# THE TASK
Pull out every line of the material below that contains the word "from", and copy each of those lines in full.

# DATA IN THIS EXERCISE
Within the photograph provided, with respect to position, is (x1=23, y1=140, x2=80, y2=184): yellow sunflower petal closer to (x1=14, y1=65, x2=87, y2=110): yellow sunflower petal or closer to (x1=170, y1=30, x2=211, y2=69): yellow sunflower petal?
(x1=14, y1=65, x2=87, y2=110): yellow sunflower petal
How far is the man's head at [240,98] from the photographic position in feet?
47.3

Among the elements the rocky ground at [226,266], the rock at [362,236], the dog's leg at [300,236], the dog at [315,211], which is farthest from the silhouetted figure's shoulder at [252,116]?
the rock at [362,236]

--

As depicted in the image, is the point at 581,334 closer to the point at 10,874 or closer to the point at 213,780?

# SOLUTION TO THE PROBLEM
How far is the man's head at [240,98] from the photographic position in feet?
Among the elements the rocky ground at [226,266], the rock at [362,236], the dog's leg at [300,236], the dog at [315,211], which is farthest from the silhouetted figure's shoulder at [252,116]?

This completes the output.